Well anyway...for SVG loaded into Canvas; it pretty much has been determined that "Firefox's Gecko rendering engine converts the SVG to a bitmap immediately, whereas Webkit keeps it as SVG and renders it directly when needed".
--- In [email protected], <[email protected]> wrote:
Hi Robert,
For some reason your post does show...Yahoo Groups seems to have a few bugs these days.
Could you please re post.
Thanks
Francis
--- In [email protected], <[email protected]> wrote:
Canvas is a raster format though, once you've drawn onto it, all you have is pixels. If you have fuzziness perhaps it's because you're not matching the SVG object locations with pixels. Try adding 0.5 to the x and y co-ordinates of the SVG graphics.--- In [email protected], <fhemsher@...> wrote:
I updated to FF 24. The fuzziness I alluded to was when I imported an SVG image into Canvas. Both IE and Chrome show the SVG without any 'fuzziness'. FF still does not render SVG as a scalable image, but seems to convert it to a rather poor quality raster image, thereby causing fuzziness.
Francis
--- In [email protected], <[email protected]> wrote:
All fuzziness is fixed in Firefox 24 which was released earlier today.
Robert.
--- In [email protected], <[email protected]> wrote:
Nah, FF does not replicate SVG very well in canvas(it's fuzzy)...I guess I'll have to tell my app viewers not to use FF. So, my final determination is that Firefox is NOT the browser to use for dynamic SVG applications.

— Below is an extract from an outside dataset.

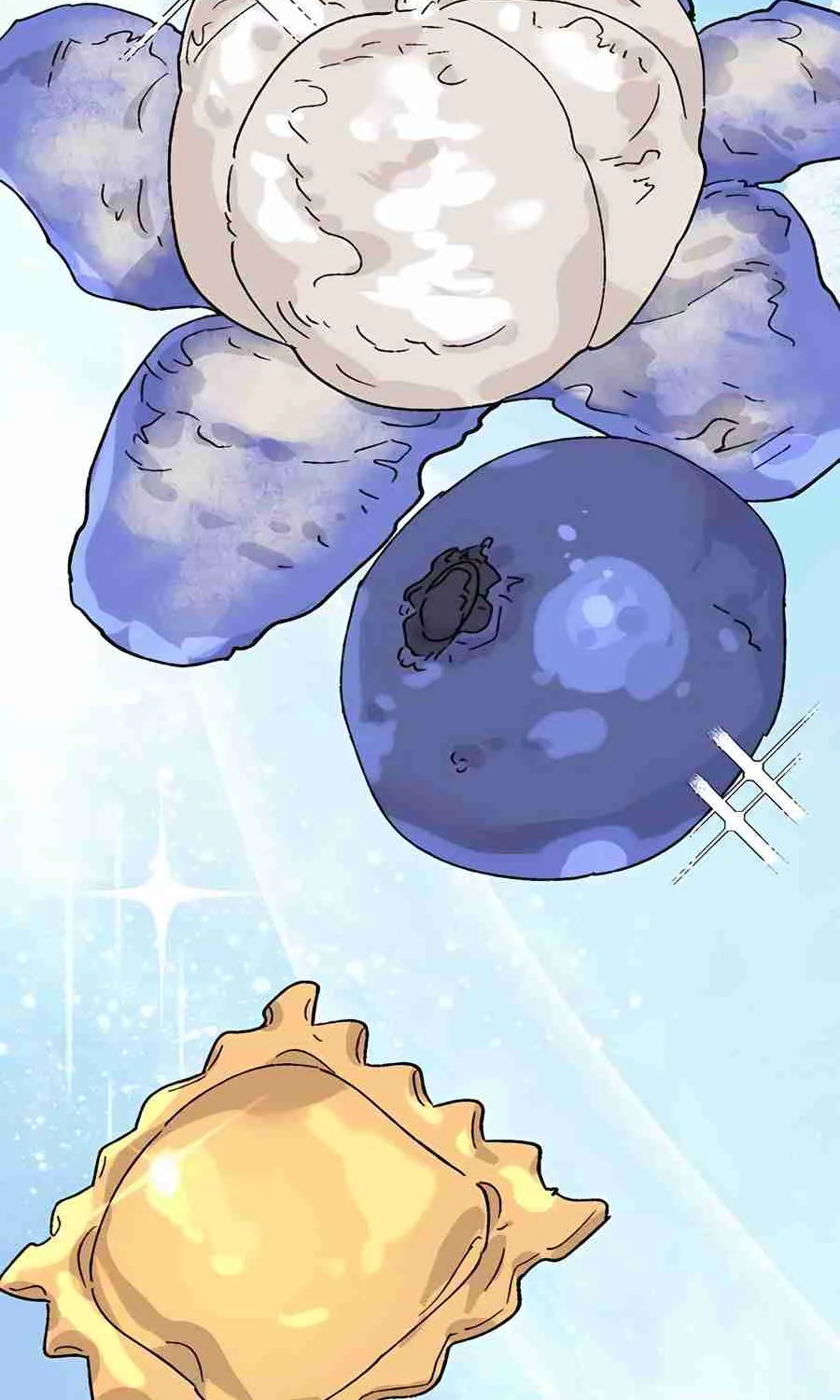 Read Peaceful Camping Life in Another World EN Manga Online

--- In [email protected], <[email protected]> wrote:
It seems the only way for me to get responsive SVG mouseWhees zoom with FF, is to place it into a canvas during the zoom. My mouseWheel zoom for IE & Charome uses D3's behavior. zoom..
--- In [email protected], <[email protected]> wrote:
Its sooo frustrating for me to see my SVG rendering as clunky as it is in the FF browser. In Chrome and IE it's smooth and gives the user a good experience.

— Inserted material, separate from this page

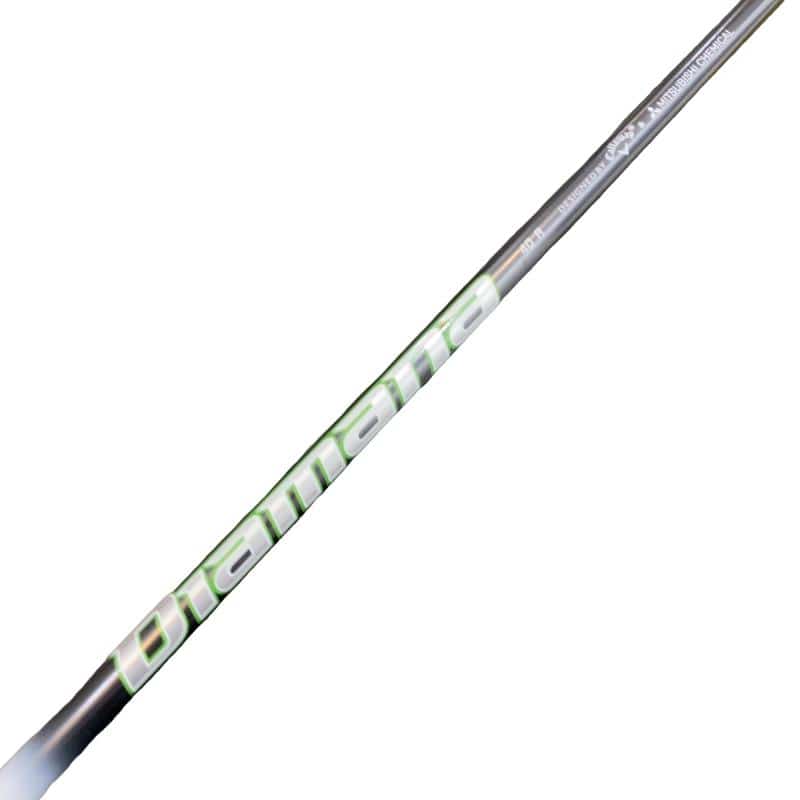 �d�o�h�b�@�l�`�w�@�P�O�D�T°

The mouseWheel is becoming the user's default expectation to zoom into an image. Since zooming into SVG imagery is its major feature( i.e. Scalable), a browser that does not provide this ability is not fully supporting the needs of SVG.

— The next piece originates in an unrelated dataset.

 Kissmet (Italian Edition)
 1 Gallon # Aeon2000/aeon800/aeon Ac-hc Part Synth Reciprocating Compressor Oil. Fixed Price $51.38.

--- In [email protected], <[email protected]> wrote:
IE10 won't render a lot of things (e.g., SMIL tags). I work with SVG
constantly across browsers, and I find FF does better than the other
browsers on the feature side of things, but FF renders slower. Chrome
and IE10 render fast, but often have holes in the implementation. To
their credit, they patch the holes rather quickly most of the time.